The cross-country race scheduled for Cheltenham a week on Friday is at risk because of the unusually dry autumn. The racing surface for the unusual contest is hard in places and only significant quantities of rain over the next 10 days will prevent it from being abandoned.
Simon Claisse, Cheltenham’s clerk of the course, said on Monday that the priority for irrigation has to be the Old Course, on which all the other races at the track’s three-day November meeting will take place. That part of the racecourse still has good to firm places after regular irrigation over the past two months, amounting to more than eight inches in all.

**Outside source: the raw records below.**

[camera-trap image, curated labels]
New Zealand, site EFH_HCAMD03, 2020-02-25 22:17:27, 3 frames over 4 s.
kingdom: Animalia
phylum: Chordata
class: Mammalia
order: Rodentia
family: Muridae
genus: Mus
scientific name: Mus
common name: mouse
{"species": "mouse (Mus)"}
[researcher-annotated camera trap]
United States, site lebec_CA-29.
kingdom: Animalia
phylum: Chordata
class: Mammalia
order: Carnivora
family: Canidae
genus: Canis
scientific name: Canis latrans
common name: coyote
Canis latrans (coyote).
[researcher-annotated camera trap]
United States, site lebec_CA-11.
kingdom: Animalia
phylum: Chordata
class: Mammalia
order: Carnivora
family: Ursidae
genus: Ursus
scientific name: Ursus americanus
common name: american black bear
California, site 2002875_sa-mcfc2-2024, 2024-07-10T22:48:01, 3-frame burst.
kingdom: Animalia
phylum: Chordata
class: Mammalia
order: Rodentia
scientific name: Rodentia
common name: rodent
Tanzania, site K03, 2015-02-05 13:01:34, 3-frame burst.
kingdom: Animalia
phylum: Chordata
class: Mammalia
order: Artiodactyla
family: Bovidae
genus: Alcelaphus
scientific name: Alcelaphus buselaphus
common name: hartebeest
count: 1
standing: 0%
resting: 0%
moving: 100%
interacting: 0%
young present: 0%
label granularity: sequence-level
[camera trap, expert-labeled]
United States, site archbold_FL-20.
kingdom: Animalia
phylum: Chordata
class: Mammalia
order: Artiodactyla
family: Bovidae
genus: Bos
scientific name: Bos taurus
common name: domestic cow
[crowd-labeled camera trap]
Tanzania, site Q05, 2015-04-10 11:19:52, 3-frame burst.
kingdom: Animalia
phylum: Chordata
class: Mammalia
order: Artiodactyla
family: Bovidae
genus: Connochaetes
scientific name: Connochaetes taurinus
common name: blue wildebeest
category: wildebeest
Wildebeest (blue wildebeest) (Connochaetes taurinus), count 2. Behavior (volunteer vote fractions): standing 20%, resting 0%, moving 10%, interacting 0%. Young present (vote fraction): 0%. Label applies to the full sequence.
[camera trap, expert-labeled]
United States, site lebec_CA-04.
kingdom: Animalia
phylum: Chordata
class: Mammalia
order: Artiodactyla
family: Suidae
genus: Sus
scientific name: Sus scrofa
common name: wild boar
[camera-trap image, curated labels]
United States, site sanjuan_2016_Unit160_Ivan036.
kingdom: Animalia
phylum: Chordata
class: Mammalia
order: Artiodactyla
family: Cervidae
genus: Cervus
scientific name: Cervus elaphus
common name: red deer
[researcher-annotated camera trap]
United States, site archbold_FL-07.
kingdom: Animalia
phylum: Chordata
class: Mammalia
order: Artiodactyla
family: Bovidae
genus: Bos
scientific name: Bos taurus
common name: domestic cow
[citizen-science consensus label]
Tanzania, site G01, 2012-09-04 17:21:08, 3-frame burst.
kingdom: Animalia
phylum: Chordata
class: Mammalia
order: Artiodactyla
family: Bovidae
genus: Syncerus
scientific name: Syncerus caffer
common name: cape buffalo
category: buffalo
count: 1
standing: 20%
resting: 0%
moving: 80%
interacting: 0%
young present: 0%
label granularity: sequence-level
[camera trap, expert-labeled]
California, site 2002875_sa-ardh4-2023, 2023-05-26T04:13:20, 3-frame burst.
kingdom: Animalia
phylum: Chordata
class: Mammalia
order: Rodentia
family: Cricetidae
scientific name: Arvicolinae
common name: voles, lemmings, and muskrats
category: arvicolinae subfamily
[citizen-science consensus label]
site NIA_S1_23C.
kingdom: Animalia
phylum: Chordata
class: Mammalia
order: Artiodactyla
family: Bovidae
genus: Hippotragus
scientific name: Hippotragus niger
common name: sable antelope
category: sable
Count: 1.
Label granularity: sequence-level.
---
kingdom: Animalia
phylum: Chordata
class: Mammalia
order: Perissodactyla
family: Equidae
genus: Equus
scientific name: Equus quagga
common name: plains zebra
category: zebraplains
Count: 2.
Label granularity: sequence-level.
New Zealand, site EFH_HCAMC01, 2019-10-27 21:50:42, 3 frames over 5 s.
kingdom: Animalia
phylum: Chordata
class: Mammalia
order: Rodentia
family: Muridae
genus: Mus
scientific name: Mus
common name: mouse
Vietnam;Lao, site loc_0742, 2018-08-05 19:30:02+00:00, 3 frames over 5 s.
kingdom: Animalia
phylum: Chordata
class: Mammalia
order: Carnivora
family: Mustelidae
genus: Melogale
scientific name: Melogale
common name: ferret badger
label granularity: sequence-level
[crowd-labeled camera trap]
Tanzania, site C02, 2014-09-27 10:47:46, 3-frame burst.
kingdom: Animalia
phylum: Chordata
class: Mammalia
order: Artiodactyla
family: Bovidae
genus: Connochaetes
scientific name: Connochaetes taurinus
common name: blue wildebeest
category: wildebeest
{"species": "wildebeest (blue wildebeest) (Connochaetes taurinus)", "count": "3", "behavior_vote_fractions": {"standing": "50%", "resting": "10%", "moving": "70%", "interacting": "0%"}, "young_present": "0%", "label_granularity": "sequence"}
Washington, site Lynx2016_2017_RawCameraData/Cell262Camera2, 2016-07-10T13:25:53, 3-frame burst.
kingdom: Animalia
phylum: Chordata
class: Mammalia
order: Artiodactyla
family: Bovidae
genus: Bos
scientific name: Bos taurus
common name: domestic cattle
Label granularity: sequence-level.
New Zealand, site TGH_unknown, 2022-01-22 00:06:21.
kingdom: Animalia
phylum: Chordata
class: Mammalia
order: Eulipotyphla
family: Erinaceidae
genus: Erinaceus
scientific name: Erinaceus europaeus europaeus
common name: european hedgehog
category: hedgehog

“I’m told there is the possibility of some rainfall this Sunday and Monday,” Claisse said, “but that is also what we were told last Monday and that rain petered out by the end of the week. We will be putting on 5mm or 6mm [on the Old Course] this week because it will be too late, by the beginning of next week, to do anything if that rain doesn’t come.
“The forecast rain will keep the chase and hurdles tracks in very good nick. The cross-country would need considerably more and we will have to give consideration, next week, to the question of whether we can provide safe ground for that race.
“The cross-country course is currently firm, hard in places. If we have to continue to water the Old Course, we won’t have any chance of getting the cross-country back to good to firm.”
Claisse pointed out that this autumn, while unusually dry, is not unique. In 2003, the ground was too fast to stage races on the cross-country track in November and again in December, when the rest of the racecourse was still being irrigated a fortnight before Christmas.
Claisse added that Cheltenham will work with the BHA to arrange an alternative race for cross-country-type horses, which could be run if the cross-country cannot take place. In 2003, that took the form of a four-mile handicap chase for horses rated up to 135.